I RIGHT AWAY IF HAD THE TIME-AND ENERGY WOULD FORM A CLASS ACTION LAWSUITE GROUP AND CHALLENGE BOTH STETSONS ACTIONS IN NOT EXTENDING THE WARRANTS AND THE DEFENDANT-HEDGE FUNDS STALLING ACTIONS IN PAYING OUT THE COURT ORDERED AWARD IN THE MULTI-MILLION DOLLAR AMOUNT AS INSTRUCTED...CUZ THERE IS CLEAR GAIN HERE FOR STETSON IN THE WARRANTS BEING RETIRED-ONCE COLLECTION OF THE COURT AWARD OCCURS AFTERWARDS.

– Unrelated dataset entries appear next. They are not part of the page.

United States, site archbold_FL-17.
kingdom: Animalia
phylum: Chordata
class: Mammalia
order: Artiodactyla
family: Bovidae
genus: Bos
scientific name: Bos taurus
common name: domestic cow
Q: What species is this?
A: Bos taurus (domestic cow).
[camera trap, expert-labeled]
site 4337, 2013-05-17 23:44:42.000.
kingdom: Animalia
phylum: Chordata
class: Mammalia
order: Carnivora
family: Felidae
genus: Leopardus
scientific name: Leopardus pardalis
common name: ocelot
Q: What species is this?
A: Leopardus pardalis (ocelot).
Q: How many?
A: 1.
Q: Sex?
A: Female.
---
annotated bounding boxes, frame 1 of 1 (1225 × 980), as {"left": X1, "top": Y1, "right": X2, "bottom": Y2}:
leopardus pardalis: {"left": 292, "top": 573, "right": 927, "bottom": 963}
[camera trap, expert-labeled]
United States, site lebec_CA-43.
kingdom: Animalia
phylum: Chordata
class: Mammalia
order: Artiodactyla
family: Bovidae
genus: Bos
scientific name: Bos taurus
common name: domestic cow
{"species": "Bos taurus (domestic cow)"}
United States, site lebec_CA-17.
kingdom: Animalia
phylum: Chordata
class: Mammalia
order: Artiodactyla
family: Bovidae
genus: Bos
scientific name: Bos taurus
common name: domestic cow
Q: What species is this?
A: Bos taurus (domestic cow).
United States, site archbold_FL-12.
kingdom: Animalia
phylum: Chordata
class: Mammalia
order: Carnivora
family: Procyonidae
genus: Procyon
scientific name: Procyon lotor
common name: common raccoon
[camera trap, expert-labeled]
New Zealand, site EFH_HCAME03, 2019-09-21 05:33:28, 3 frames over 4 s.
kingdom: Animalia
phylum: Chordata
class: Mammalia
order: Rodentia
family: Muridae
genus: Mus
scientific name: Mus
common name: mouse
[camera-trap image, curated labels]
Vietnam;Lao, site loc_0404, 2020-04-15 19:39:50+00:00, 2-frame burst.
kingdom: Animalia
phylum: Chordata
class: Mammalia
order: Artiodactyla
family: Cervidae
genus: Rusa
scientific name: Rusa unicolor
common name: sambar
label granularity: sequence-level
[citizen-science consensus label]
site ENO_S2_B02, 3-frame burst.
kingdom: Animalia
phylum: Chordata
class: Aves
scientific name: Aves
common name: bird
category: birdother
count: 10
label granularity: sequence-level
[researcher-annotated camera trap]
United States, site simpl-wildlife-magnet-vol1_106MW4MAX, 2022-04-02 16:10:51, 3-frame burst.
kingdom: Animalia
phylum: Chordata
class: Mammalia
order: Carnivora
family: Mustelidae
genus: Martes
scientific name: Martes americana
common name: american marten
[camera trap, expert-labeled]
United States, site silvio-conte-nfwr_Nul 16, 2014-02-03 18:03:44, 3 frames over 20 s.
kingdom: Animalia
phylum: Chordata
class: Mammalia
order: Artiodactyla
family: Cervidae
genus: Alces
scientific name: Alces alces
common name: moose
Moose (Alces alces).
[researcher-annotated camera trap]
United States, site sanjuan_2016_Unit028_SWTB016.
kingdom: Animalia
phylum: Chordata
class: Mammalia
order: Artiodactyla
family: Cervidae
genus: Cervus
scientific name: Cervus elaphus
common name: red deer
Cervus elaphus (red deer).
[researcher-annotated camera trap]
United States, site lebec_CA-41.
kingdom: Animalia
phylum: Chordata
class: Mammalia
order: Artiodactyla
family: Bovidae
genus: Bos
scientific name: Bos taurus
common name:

THESE GUYS IF THEY CARRY THRU ON THIS AS THEY ARE GIVING NOTICE TO PROCEEDA AND REMAIN UNAVAILABLE FOR CONTACT PURPOSES CUZ LORD KNOWS i HAVE TRIED TO GET HOLD OF THEM ON THIS MATTER WHEN I HAVE HAD TIME TO DO SO...ARE IMO PURE SELF SERVING SCUMBAGS AS FAR AS I AM CONCERNED-AND I WOULD NOT INVEST A SINGLE DIME IN THEIR COMMON SHARES OR ANY OTHER THING THE PRINCIPALS HERE HAVE THEIF FINGERS IN OR FOR THAT MATTER FORBES AND MANHATTAN EITHER.
SOMEBODY ELSE SHOULD TAKE THE REINS ON A CAL BEING FORMED...CUZ I JUST DON'T HAVE THE TIME THESE DAYS TO DO SO MYSELF BUT SOMEONE SHOULD CUZ ITS BEGGING TO BE UNDERTAKEN IMO.